Escultor, pintor, gravador e fotógrafo, Frans Krajcberg nasceu em 1921, em Kozienice, na Polônia. Durante a Segunda Guerra Mundial (1939-1945), perde toda a família em um campo de concentração. Estudou engenharia e artes na Universidade de Intgrad, prosseguindo seus estudos na Academia de Belas Artes de Stuttgart, na Alemanha.
Chegou ao Brasil em 1948, vindo a participar da oitava Bienal de São Paulo, em 1951, com duas pinturas. Residiu por um breve período no Paraná, isolando-se na floresta para pintar. Nesta mesma década, morou na região de Itabirito, no interior de Minas Gerais. Em 1956, muda-se para o Rio de Janeiro, onde divide o ateliê com o escultor Franz Weissmann (1911 - 2005), naturalizando-se brasileiro no ano seguinte. Nesta época produziu os seus primeiros trabalhos fruto do contato direto com a natureza. A partir de 1958, alterna residência entre o Rio de Janeiro, Paris e Ibiza. Desde 1972, reside em Nova Viçosa, no litoral sul da Bahia, onde chegou a convite do amigo e arquiteto Zanine Caldas, que o ajudou a construir a habitação: uma casa, a sete metros do chão.
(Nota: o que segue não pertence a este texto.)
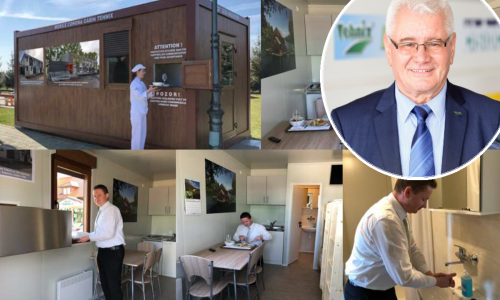 Međimurci imaju rješenje za otoke: Ako dođe netko zaražen, mogu ga u potpunosti izolirati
Ampliou o trabalho com escultura, iniciado em Minas Gerais, utilizando troncos e raízes, sobre os quais realiza intervenções. Viaja constantemente para a Amazônia e Mato Grosso e fotografa os desmatamentos e queimadas, revelando imagens dramáticas. Dessas viagens, retorna com raízes e troncos calcinados, que utiliza em suas esculturas. Na década de 1980, iniciou a série Africana, utilizando raízes, cipós e caules de palmeiras associados a pigmentos minerais. A pesquisa e utilização de elementos da natureza, em especial da floresta amazônica, e a defesa do meio ambiente, marcam toda sua obra. O Instituto Frans Krajcberg, em Curitiba, é inaugurado em 2003, recebendo a doação de mais de uma centena de obras do artista.

Fonte: Instituto Frans Kracjberg, Itaú Cultural, Wikimédia.